I'm sure this change was discussed in depth on the mailing list, but it's absolutely mind boggling to me
Fun fact: GCC decided to adopt Clang's (old) behavior at the same time Clang decided to adopt GCC's (old) behavior.
So now you have this matrix of behaviors: * Old GCC: Initializes whole union. * New GCC: Initializes first member only. * Old Clang: Initializes first member only. * New Clang: Initializes whole union.

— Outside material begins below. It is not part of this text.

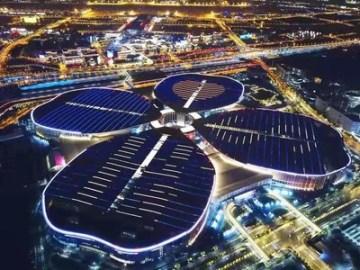 Národní výstavní a kongresové centrum (Šanghaj)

That's funny and sad at the same time.
And it shows a deeper problem, even though they are willing to align behavior between each other, they failed to communicate and discuss what would be the best approach. That's a bit tragic, IMO
I would argue the even deeper problem is that it's implementation defined. Should be in the spec and they should conform to the spec. That's why I'm so paranoid and zeroize things myself. Too much hassle to remember what is or isn't zero.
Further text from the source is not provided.